Adapun orang-orang lemah secara fisik dikenakan pungutan jizyah yang harus dibayar setiap hari. Masyarakat Bani Israil yang tidak dapat melunasi pajaknya pada saat matahari terbenam akan diikat tangan kanannya pada lehernya selama sebulan. Sedangkan perempuan Bani Israil bertugas memintal, merajut, dan menenun.


Masih dikutip oleh Al-Baghowi, Wahab bercerita terkait Surat Al-Baqarah ayat 49 bahwa Fir’aun suatu ketika bermimpi melihat api yang berasal dari arah Baitul Maqdis mengepung Mesir. Api itu membakar setiap orang Qibti, suku Mesir, tanpa menyentuh masyarakat Bani Israil.

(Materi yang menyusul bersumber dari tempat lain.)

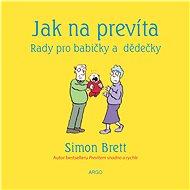 Jak na prevíta. Rady pro babičky a dědečky  - Simon Brett, 94 stran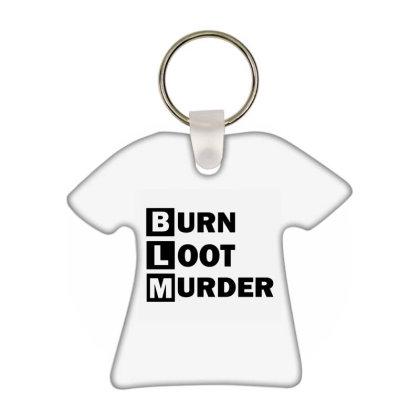Blm Burn Loot Murder Logo T-shirt Keychain Designed By Vonicor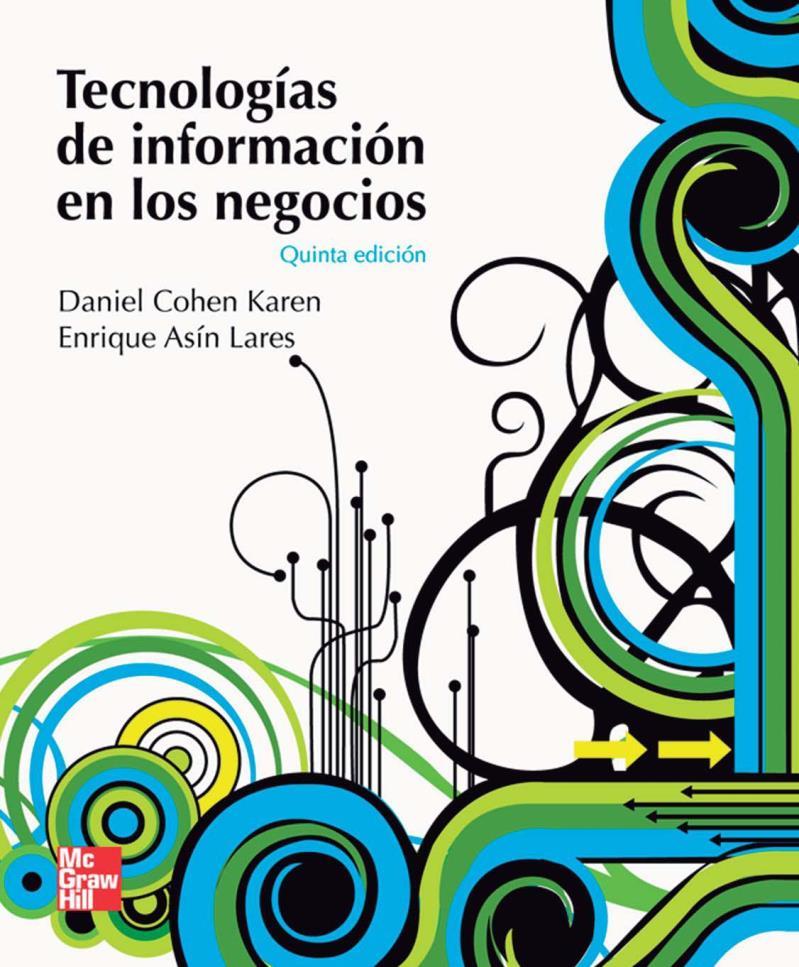 Tecnologías de información en los negocios, 5ta Edición – Daniel Cohen Karen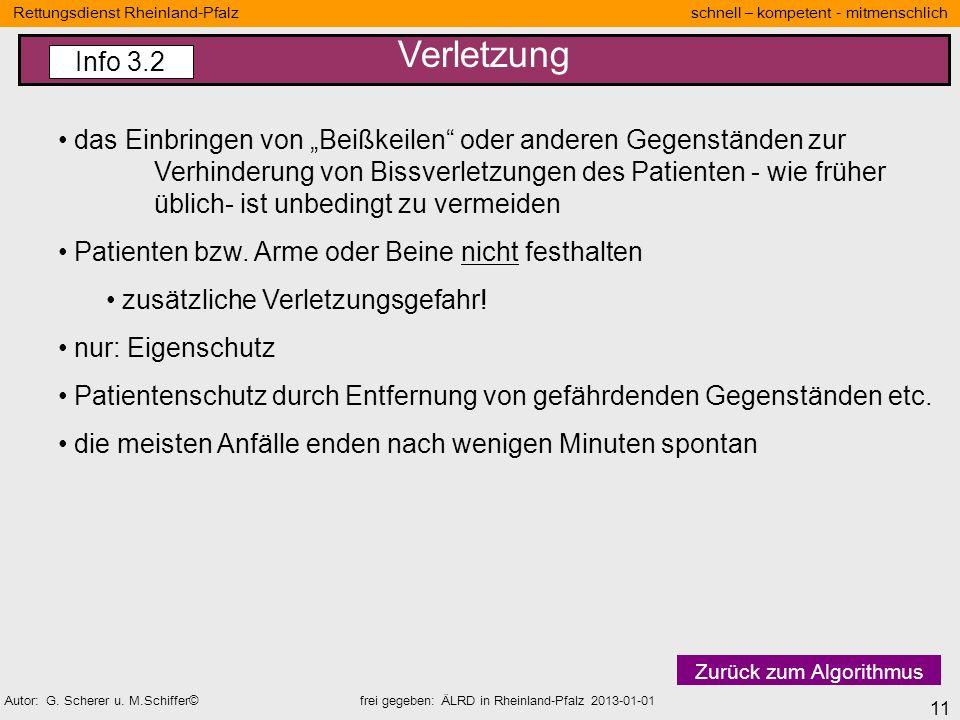 11 Rettungsdienst Rheinland-Pfalz schnell – kompetent - mitmenschlich Autor: G. Scherer u. M.Schiffer© frei gegeben: ÄLRD in Rheinland-Pfalz 2013-01-0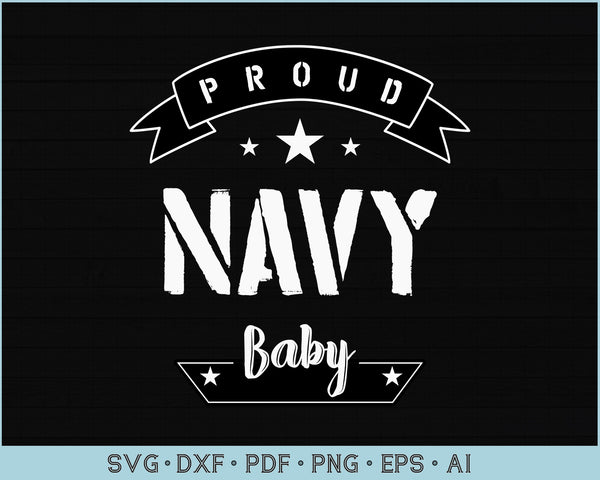 Proud Navy Baby SVG, PNG Printable Cutting files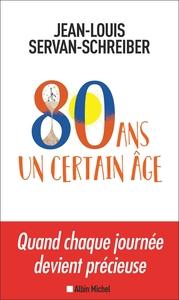 80 ANS, UN CERTAIN AGE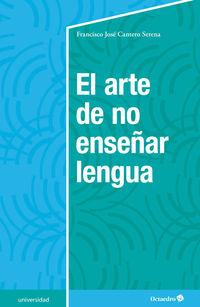 El arte de no enseñar lengua - Francisco Jose Cantero Serena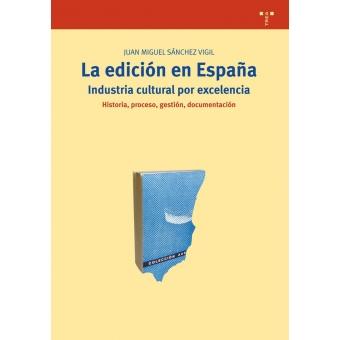 La edición en España, industria cultural por excelencia: historia, proceso, gestión, documentación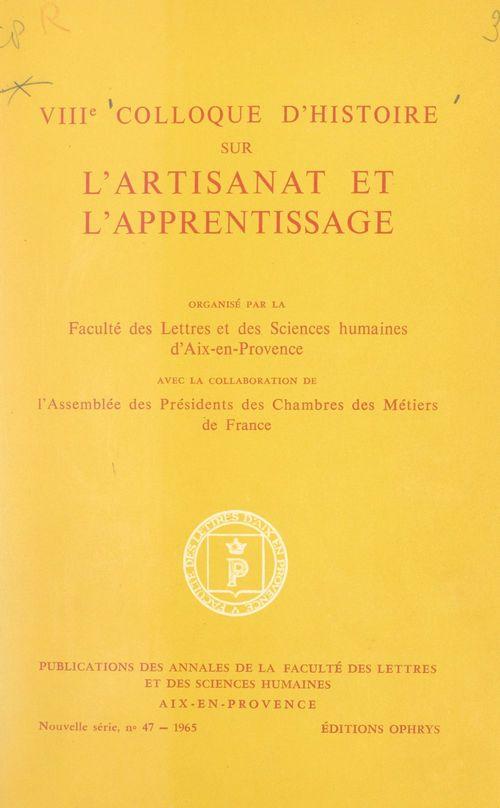 VIIIe Colloque d'histoire sur l'artisanat et l'apprentissage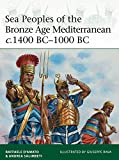 「Sea Peoples of the Bronze Age Mediterranean c.1400 BC–1000 BC (Elite Book 204) (English Edition)」のサムネイル画像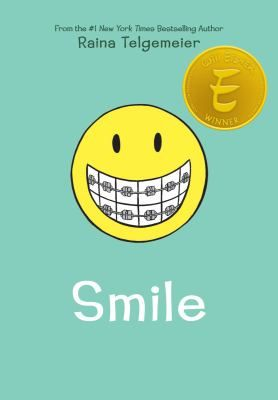 Smile, by Raina Telgemeier - J/GN TEL 	From sixth grade through tenth, Raina copes with a variety of dental problems that affect her appearance and how she feels about herself.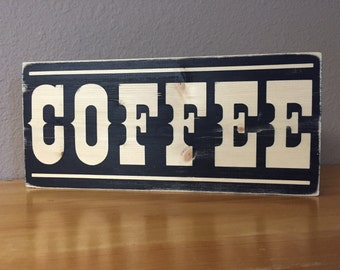 Rustic looking coffee sign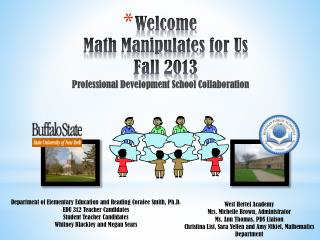 Welcome Math Manipulates for Us Fall 2013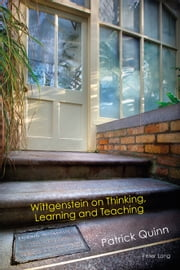 Wittgenstein on Thinking, Learning and Teaching ebook by Patrick Quinn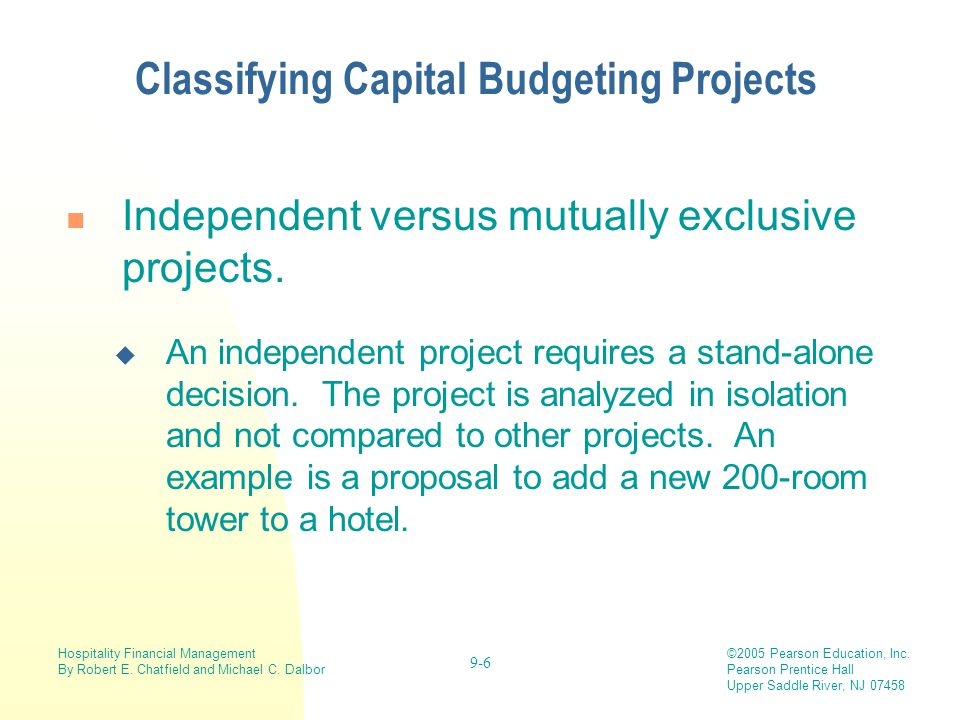 Classifying Capital Budgeting Projects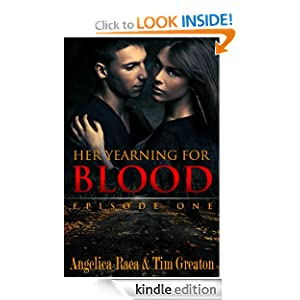 Her Yearning for Blood, Episode One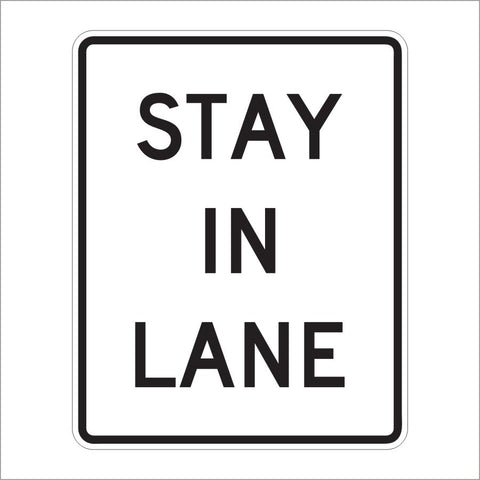 R4-9 STAY IN LANE SIGN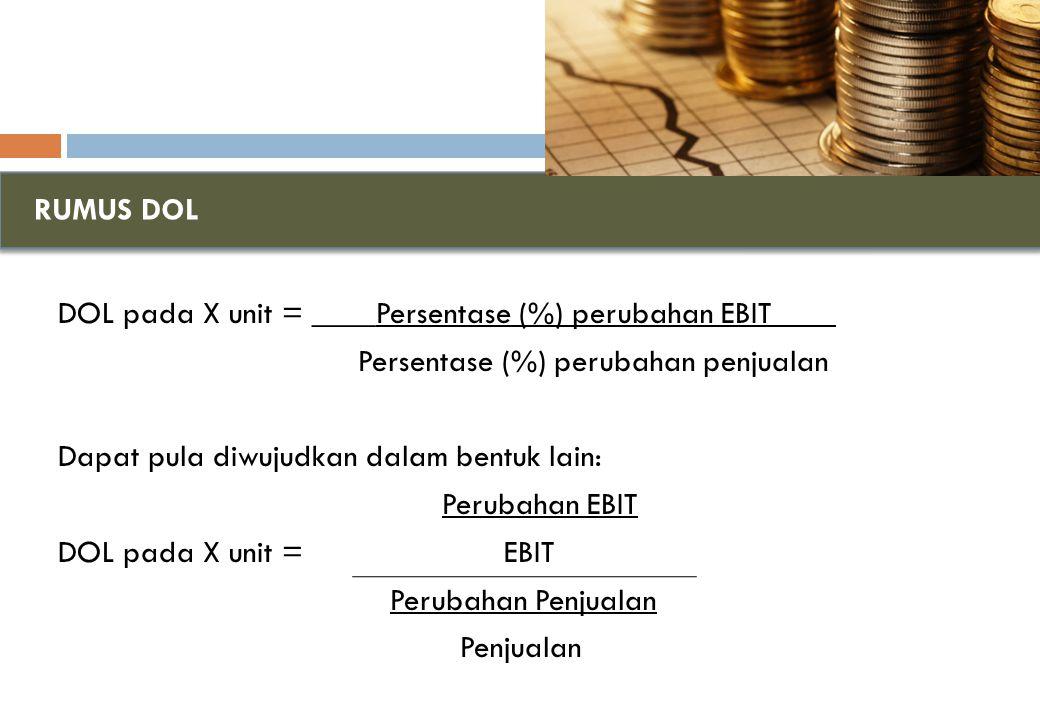 RUMUS DOL DOL pada X unit = ____Persentase (%) perubahan EBIT____ Persentase (%) perubahan penjualan Dapat pula diwujudkan dalam bentuk lain: Perubahan EBIT DOL pada X unit = EBIT Perubahan Penjualan Penjualan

Mimpi menakutkan ini begitu menyusahkan pikiran Fir’aun. Ia bertanya kepada paranormal tentang mimpinya. “Akan lahir di tengah Bani Israil seorang bayi laki-laki yang kelak menghancurkanmu dan melenyapkan kekuasaanmu,” jawab paranormal.


Fir’aun kemudian mengeluarkan kebijakan untuk membunuh setiap bayi laki-laki Bani Israil. Ia lalu mengumpulkan Bani Israil, “Setiap bayi laki-laki terlahir dari kalian mesti dibunuh. Sedangkan bayi perempuan kalian akan dibiarkan hidup.”


Ia menyerahkan eksekusi atas kebijakan tersebut kepada kabilah-kabilah Bani Israil. Mereka melakukan perintah tersebut sampai memakan korban 12.000 (?) anak-anak laki-laki. Wahab mengatakan, “Sebuah informasi sampai padaku bahwa korban bayi laki-laki Bani Israil mencapai 90.000 (?) orang.”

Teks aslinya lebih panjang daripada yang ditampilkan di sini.